Baurecht

Befreiung von den Festsetzungen des Bebauungsplans zur Höhenkote

Aktenzeichen  M 1 K 19.4109

Datum:
27.7.2021
Rechtsgebiet:
Fundstelle:
BeckRS – 2021, 26832
Gerichtsart:
VG
Gerichtsort:
München
Rechtsweg:
Verwaltungsgerichtsbarkeit
Normen:
BauGB § 31 Abs. 2

 

Leitsatz

Bei den Festsetzungen zur maximal zulässigen Oberkante des fertigen Fußbodens (Höhenkote) handelt es sich um einen tragenden Grundsatz des Planungskonzepts, wenn der Bebauungsplan für sämtliche Parzellen der Grundstücke Festsetzungen zur Höhenkote enthält und die Gemeinde damit deutlich gemacht hat, dass dem gesamten Baugebiet eine planerische Festlegung beigemessen werden soll. (Rn. 21) (redaktioneller Leitsatz)

Tenor

I. Die Klage wird abgewiesen. 
II. Die Kläger tragen die Kosten des Verfahrens.
III. Die Kostenentscheidung ist vorläufig vollstreckbar. Die Kläger dürfen die Vollstreckung durch Sicherheitsleistung oder Hinterlegung abwenden, wenn nicht der Beklagte vorher Sicherheit in Höhe des jeweils zu vollstreckenden Betrags leistet.

Gründe

Die Klage, die darauf gerichtet ist, den Beklagten unter Aufhebung des Ablehnungsbescheids zur Erteilung der Baugenehmigung zu verpflichten, hat keinen Erfolg, da sie zwar zulässig, aber unbegründet ist. Die Ablehnung war rechtmäßig, da den Klägern kein Anspruch auf Erteilung der Baugenehmigung unter Befreiung der Festsetzungen über die Höhenkote zusteht, § 113 Abs. 5 Satz 1 VwGO.
1. Die zulässige Klage ist unbegründet. Die Kläger haben keinen Anspruch auf Erteilung der beantragten Baugenehmigung nach Art. 68 Abs. 1 Satz 1 Hs. 1 BayBO, § 113 Abs. 5 Satz 1 VwGO.
Das sich im Geltungsbereich eines qualifizierten Bebauungsplans befindende Vorhaben ist nicht genehmigungsfähig, da es den Festsetzungen des Bebauungsplans „…-Ort“ hinsichtlich der dort festgesetzten Höhenkote widerspricht, § 30 Abs. 1 BauGB. Unstreitig weicht das klägerische Gebäude von der festgesetzten Höhenkote um 0,48 m ab.

▶ **Auflistung**:
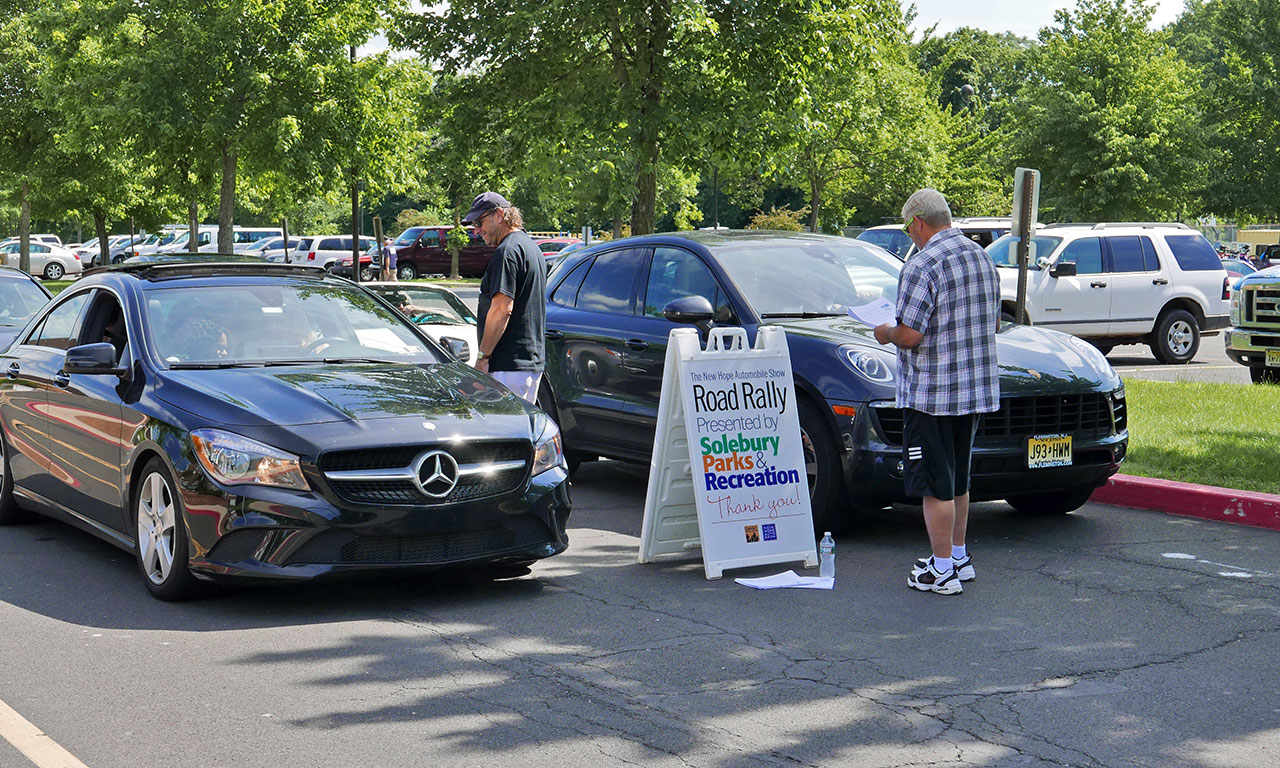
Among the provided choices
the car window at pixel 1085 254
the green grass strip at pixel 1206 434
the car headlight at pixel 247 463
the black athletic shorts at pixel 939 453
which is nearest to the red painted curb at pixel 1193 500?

▶ **Übungsaufgaben**:
A. Fass die Entscheidung zur Höhenkote in zwei Sätzen zusammen.
B. Schreib aus der Entscheidung zur Höhenkote den Abschnitt ab, der mit „Die Klage, die“ beginnt und mit „BayBO, § 113 Abs. 5 Satz 1 VwGO.“ endet.
C. Schreib die Entscheidung zur Höhenkote dort weiter, wo sie aufhört.

▶ **Lösungen**:
A. Das Verwaltungsgericht München weist die Klage auf Erteilung einer Baugenehmigung ab, weil den Klägern kein Anspruch auf eine Befreiung von der im Bebauungsplan festgesetzten Höhenkote zusteht. Das Gebäude der Kläger weicht unstreitig um 0,48 m von dieser Höhenkote ab und widerspricht damit den Festsetzungen des Bebauungsplans.

B.
Die Klage, die darauf gerichtet ist, den Beklagten unter Aufhebung des Ablehnungsbescheids zur Erteilung der Baugenehmigung zu verpflichten, hat keinen Erfolg, da sie zwar zulässig, aber unbegründet ist. Die Ablehnung war rechtmäßig, da den Klägern kein Anspruch auf Erteilung der Baugenehmigung unter Befreiung der Festsetzungen über die Höhenkote zusteht, § 113 Abs. 5 Satz 1 VwGO.
1. Die zulässige Klage ist unbegründet. Die Kläger haben keinen Anspruch auf Erteilung der beantragten Baugenehmigung nach Art. 68 Abs. 1 Satz 1 Hs. 1 BayBO, § 113 Abs. 5 Satz 1 VwGO.

C.
Die Kläger haben auch keinen Anspruch auf Befreiung von dieser Festsetzung des Bebauungsplans gemäß § 31 Abs. 2 BauGB. Danach kann von den Festsetzungen des Bebauungsplans befreit werden, wenn die Grundzüge der Planung nicht berührt werden und Gründe des Wohls der Allgemeinheit, einschließlich der Wohnbedürfnisse der Bevölkerung und des Bedarfs zur Unterbringung von Flüchtlingen oder Asylbegehrenden, die Befreiung erfordern, die Abweichung städtebaulich vertretbar ist oder die Durchführung des Bebauungsplans zu einer offenbar nicht beabsichtigten Härte führen würde und die Abweichung auch unter Würdigung nachbarlicher Interessen mit den öffentlichen Belangen vereinbar ist.
Die Erteilung einer Befreiung von der maximal zulässigen Höhenkote berührt bereits die Grundzüge der Planung.
Was die Grundzüge der Planung sind, hängt von der jeweiligen Planungssituation ab. Entscheidend ist, ob die Befreiung dem planerischen Grundkonzept zuwiderläuft (Reidt in Battis/Krautzberger/Löhr, Baugesetzbuch, 14. Auflage 2019, § 31 Rn. 29). Das planerische Grundkonzept ist das als Ausfluss der gemäß Art. 28 Abs. 2 GG verfassungsrechtlich garantierten kommunalen Planungshoheit den Gemeinden zuzurechnende Gesamtkonzept, das sich in den einzelnen Festsetzungen des Bebauungsplans manifestiert und bestimmte Planungsziele verfolgt. Die Grundzüge der Planung sind insbesondere dann berührt, wenn dieselbe städtebauliche Situation bei allen oder jedenfalls einer großen Zahl von Grundstücken gegeben ist, sodass bei diesen mit derselben Berechtigung eine Befreiung erfolgen könnte (BayVGH, U.v. 19.10.1988 – 15 B 97.337 – juris Rn. 27).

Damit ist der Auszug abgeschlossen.